I'm actually starting to miss home now. All this while, I couldn't have cared. I was away for the first time in my life, but it was fine. I didn't really miss things the way others in the hostel did. I was happy and comfortable. Adjusting to hostel life was easier than I thought. True, noone can sub the guys back home, but this was going to be home for the next few months and I didn't fuss. It really is a nice place to live in.

Maybe the realization that I will be back home in only a month and a half has made me yearn for it all the more. The semester break had to coincide with the Christmas break, didn' t it?! And Christmas is the most enjoyable time in the year, not only because I am Christian, but also because I am Goan. It's one of those festivals everyone celebrates. It's the season everyone waits for-there's parties and dances and food. The weather is really pleasant and perfect for both midnight mass and picnics.

People are reminding each other to book tickets; most already have. I'm travelling by bus and since advance booking doesn't start until 15 days before departure, I'm probably the only one who hasn't got a ticket home. Seats get filled up faster than an alcoholic's glass. What if I don't manage to get a ticket home? What if I've to spend the most amazing time of the year in an empty hostel when everyone at home is celebrating the 'family' festival? I know I'm sounding paranoid, but I guess that's it. I do want to go home and I can't imagine ever spending Christmas alone.

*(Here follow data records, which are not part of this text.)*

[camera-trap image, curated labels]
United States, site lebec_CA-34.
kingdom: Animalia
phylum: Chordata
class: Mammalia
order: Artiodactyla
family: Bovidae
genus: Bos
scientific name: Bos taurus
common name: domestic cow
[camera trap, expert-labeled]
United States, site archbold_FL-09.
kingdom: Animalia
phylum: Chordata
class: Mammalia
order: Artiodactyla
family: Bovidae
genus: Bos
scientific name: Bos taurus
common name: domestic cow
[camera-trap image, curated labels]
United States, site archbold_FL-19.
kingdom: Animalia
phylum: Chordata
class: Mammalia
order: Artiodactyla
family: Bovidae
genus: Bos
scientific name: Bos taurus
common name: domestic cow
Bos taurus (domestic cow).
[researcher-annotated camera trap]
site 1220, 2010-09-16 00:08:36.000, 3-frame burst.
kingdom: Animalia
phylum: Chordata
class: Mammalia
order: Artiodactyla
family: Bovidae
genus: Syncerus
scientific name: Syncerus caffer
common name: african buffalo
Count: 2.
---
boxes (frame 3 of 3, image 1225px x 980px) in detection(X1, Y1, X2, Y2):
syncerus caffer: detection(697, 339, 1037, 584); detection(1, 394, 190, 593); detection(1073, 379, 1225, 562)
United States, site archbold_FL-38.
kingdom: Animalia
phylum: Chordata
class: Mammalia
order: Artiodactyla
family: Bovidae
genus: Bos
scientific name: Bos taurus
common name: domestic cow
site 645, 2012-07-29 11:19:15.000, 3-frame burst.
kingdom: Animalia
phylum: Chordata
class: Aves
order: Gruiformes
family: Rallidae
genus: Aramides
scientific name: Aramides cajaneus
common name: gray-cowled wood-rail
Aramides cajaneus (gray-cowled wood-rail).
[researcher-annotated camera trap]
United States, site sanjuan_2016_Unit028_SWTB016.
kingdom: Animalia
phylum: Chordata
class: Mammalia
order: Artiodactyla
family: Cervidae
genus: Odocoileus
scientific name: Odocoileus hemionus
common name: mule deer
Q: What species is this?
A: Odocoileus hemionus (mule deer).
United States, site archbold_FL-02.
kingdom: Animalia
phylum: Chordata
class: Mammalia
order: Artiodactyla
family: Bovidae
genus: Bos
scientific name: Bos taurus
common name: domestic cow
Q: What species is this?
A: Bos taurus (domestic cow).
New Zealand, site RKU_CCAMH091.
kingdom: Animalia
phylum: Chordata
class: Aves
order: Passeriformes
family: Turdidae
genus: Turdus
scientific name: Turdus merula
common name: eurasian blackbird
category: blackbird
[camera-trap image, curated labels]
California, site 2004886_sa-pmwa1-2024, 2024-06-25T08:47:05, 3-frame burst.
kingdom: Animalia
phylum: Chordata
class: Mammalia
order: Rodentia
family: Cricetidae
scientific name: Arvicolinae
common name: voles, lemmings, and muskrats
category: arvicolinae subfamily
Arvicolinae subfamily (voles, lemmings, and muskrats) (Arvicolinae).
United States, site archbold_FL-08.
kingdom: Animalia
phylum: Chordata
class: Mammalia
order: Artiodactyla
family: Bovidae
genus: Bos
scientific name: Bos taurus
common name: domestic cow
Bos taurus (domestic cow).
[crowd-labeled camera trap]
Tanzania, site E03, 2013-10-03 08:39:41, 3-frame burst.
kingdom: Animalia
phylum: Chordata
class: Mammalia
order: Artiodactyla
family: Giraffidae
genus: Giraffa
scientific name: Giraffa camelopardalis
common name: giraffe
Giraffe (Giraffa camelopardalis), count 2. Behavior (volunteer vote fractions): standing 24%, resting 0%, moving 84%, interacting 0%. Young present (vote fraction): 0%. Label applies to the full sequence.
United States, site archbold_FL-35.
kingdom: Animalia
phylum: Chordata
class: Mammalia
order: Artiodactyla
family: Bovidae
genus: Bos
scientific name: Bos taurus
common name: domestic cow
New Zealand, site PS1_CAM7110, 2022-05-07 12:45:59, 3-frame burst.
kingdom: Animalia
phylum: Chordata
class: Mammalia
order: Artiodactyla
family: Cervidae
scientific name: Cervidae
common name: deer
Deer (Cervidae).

You know, I think I should just shut up. I'm sure to get a ticket. After all, I've passed the buck on that one to my dad. He's going to make sure I get home-not for anything, but to have me enjoy myself. And they do miss me. Mum's already wondering how she's going to manage making Christmas sweets this time. Jonathan's busy with final year and I won't be home until the 21st. I'll miss making the sweets and mum yelling that we aren't allowed to taste them until after mass. I'll miss putting up the tree and painting the paper for the star. Jonathan's going to have to do the deco alone, and I won't be there to whine when we change the cushion covers or clean out the cobwebs. We aren't going to have our regular fights over who's done how much work and then sneak Christmas cookies, bolinhas, and marzipan together.

You know what? I'm going home for 15 days and I know I'm going to stuff all these things into those days. I know J and I will fight, I know I'll put up some deco, I know I'll make cookies and eat them as well, get yelled at and yell back, go for picnics and laze at home, party and exercise....Well then, 48 days and counting.